La imposibilidad de su sueño se le había ocurrido muchas veces durante sus búsquedas en los archivos. Si hubiera habido una historia de brujas Caminantes de Escarcha, si fuera algo común o fácil, seguramente no habría sido tan difícil encontrar siquiera una sola mención de ello. Sin embargo, escucharlo en voz alta hacía que la piedra de decepción en su pecho se sintiera más pesada de alguna manera.
—Entiendo, Padre —dijo en voz baja, su voz tan hueca como las cavernas de hielo bajo la fortaleza. Sus dedos trazaron distraídamente la fila de cuernos ancestrales sobre su pecho mientras trabajaba para anclarse en el presente y desterrar el aura de decepción que se había asentado sobre él como una capa de nieve. Este era su camino ahora. Era un guardián de ancestros preciosos y el portador de un cuerno iridiscente. Por primera vez en su vida, ahora que podía conectarse con ancestros que eran como él, sentía que se había convertido en parte de un verdadero linaje de hechicería para el que solo alguien como él era adecuado. Debería estar orgulloso. Estaba orgulloso. Y sin embargo…
Ritchel observó la reacción de su hijo con una mezcla de simpatía y satisfacción. Los sueños eran algo bueno que podían motivar a un joven a encontrar la grandeza, pero algunos sueños eran inalcanzables. Afortunadamente, Hauke todavía era muy joven y no había tenido tiempo para que este deseo se convirtiera en una obsesión insana.
Ahora que Hauke lo sabía, Ritchel se sentía confiado de que su hijo podría navegar su amistad con la Madre de los Árboles y la Bruja del Sauce de una manera más saludable. Su cuerno iridiscente era su camino hacia la grandeza, y no necesitaba las tradiciones de un forastero para encontrar su propio camino en el mundo. Cuanto antes lo entendiera, antes podría asumir una posición de liderazgo dentro del clan y eventualmente suceder a su padre en el trono del Alto Paso.

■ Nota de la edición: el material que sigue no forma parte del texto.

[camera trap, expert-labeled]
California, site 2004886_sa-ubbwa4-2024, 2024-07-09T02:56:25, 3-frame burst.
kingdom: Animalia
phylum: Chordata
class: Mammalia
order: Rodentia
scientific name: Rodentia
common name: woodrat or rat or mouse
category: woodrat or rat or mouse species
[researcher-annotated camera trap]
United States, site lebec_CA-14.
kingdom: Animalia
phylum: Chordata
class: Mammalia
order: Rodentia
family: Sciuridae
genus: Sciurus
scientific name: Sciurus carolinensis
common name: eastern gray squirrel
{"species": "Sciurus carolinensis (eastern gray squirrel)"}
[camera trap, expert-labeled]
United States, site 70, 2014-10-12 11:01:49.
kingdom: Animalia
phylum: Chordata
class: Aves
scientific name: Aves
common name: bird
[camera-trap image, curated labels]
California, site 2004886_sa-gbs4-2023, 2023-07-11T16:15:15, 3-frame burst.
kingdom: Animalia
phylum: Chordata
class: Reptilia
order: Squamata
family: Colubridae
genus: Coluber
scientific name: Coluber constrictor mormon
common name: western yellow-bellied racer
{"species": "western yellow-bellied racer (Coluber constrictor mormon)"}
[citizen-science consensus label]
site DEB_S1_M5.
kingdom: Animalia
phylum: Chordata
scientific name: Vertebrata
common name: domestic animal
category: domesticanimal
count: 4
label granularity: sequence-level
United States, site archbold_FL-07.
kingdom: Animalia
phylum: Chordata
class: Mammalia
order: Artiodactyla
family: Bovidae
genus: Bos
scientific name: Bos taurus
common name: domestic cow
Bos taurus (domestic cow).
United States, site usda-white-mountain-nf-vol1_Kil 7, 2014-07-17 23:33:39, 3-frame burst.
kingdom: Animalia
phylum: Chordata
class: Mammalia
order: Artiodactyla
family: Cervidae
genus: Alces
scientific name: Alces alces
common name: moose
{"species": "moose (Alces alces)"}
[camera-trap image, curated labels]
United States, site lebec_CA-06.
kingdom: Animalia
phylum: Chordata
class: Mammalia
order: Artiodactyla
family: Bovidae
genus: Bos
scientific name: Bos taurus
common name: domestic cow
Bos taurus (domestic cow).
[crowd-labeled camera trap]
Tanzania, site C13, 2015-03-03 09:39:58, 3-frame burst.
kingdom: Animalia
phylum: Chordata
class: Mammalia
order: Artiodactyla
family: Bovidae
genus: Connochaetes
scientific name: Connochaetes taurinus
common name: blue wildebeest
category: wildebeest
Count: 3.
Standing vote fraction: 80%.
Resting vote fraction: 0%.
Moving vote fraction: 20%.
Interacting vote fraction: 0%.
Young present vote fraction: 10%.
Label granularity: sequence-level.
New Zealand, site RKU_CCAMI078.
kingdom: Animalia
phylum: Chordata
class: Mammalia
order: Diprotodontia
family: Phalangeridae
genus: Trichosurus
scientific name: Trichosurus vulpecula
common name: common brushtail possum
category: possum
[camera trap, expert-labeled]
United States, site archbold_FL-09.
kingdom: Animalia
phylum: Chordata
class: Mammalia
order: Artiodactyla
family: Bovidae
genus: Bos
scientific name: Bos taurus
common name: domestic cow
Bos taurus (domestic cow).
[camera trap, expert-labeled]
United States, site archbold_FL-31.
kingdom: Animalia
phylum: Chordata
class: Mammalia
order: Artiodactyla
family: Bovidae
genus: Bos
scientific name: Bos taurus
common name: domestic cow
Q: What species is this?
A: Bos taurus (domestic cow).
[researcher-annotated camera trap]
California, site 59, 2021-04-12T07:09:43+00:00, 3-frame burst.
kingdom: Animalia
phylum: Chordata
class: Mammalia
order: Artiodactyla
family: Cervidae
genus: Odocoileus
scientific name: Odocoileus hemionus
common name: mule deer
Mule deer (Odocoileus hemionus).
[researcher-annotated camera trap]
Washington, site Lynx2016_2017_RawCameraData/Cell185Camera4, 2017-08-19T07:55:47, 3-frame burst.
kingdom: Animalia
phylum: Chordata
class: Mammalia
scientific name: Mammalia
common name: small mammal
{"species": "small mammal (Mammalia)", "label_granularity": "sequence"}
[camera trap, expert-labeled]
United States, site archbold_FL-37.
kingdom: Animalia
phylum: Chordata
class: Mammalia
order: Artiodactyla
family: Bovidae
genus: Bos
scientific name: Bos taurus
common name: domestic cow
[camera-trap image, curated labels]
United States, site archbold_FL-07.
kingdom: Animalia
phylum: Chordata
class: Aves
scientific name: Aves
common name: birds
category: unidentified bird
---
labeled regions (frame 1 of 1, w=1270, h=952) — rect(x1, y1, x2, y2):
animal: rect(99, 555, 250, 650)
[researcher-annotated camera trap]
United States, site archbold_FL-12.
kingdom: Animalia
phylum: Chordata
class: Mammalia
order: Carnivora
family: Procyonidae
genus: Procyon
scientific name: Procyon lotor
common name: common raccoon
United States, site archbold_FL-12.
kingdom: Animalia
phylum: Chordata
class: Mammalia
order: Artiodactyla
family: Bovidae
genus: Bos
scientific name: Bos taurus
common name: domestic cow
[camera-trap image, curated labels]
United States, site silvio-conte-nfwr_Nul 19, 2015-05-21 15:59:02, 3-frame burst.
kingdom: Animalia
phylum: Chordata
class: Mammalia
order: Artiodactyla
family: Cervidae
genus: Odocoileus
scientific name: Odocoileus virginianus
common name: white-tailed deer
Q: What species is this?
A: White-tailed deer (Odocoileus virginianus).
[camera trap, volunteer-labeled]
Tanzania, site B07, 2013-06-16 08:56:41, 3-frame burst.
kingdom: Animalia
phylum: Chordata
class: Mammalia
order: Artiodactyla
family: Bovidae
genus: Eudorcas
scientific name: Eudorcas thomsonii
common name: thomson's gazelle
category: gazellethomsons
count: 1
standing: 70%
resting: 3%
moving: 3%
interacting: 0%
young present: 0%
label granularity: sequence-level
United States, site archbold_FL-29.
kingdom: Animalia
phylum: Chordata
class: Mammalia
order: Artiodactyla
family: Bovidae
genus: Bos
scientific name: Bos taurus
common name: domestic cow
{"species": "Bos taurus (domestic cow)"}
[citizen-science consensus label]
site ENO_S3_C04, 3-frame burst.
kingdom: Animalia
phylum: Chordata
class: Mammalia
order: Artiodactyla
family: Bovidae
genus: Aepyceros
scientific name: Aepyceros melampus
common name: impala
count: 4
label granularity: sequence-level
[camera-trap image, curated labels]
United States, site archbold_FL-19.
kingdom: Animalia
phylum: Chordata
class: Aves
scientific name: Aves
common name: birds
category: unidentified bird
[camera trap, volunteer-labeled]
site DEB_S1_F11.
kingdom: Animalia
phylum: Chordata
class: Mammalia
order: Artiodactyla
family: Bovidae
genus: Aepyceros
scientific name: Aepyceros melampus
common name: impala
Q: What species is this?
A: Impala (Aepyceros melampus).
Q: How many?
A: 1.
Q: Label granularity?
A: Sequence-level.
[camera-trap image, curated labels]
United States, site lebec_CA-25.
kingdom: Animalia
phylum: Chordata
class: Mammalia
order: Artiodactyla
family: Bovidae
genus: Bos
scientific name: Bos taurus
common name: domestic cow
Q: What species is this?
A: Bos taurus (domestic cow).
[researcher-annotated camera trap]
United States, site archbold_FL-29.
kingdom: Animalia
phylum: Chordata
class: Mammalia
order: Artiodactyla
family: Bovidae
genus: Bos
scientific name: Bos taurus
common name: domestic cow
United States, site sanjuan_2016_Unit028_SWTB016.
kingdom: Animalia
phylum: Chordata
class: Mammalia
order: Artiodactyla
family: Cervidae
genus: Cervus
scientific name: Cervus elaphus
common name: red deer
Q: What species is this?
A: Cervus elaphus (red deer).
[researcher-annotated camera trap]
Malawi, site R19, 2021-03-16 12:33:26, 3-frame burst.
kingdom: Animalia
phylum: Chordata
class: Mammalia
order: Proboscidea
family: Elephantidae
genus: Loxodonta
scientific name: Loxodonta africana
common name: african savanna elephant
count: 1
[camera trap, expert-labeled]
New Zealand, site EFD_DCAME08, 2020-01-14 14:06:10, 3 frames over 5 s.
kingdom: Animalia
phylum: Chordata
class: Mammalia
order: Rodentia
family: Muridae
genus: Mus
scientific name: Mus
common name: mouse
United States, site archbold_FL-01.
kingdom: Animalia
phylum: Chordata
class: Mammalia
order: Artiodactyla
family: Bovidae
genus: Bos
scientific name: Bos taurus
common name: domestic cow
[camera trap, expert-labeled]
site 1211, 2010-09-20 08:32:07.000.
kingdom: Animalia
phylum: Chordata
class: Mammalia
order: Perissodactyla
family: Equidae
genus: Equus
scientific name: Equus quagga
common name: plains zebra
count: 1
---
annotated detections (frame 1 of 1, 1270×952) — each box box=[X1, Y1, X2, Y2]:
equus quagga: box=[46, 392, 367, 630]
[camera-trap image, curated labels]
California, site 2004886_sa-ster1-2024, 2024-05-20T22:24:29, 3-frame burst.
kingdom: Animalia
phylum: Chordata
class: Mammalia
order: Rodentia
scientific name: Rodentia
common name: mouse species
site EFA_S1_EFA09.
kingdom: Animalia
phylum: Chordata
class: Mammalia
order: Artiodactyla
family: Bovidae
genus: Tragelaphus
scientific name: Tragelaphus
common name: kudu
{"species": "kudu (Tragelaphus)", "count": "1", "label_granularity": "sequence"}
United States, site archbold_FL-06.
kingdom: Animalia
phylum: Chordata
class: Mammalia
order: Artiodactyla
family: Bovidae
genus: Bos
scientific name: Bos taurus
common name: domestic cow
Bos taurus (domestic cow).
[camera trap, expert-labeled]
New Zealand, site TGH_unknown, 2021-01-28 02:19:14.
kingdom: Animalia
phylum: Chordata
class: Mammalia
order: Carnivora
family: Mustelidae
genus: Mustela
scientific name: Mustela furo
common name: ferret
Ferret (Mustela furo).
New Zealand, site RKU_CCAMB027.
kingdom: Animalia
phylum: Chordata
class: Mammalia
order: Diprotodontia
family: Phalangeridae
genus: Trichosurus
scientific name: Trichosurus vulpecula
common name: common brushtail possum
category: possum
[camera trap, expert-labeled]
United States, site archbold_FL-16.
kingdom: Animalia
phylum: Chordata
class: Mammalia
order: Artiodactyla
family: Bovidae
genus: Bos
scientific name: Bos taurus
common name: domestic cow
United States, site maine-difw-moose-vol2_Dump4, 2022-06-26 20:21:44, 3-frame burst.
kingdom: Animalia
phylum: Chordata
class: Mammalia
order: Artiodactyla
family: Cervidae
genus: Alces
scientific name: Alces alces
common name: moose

—Dos más, ha habido —susurró una voz infantil en la mente de Hauke mientras uno de los cuernos en su pecho pulsaba con un tenue verde pálido—. Un sirviente del Padre de las Calamidades, hubo. La Bruja de la Avalancha —continuó la voz—. Más importante, mi maestro, una bruja era.
—¿Fuiste enseñado por una bruja? —pensó Hauke, parpadeando sorprendido ante la revelación de Eugen. El ancestro infantil había sido uno de los más grandes sanadores que el clan de los Caminantes de Escarcha había conocido jamás, pero pensar que había aprendido de una bruja Caminante de Escarcha… —¿Al aquelarre de quién pertenecía? —preguntó Hauke, incapaz de contener su curiosidad.
—Un sirviente de la Madre de los Árboles, era —dijo Eugen ligeramente—. La Bruja del Abeto.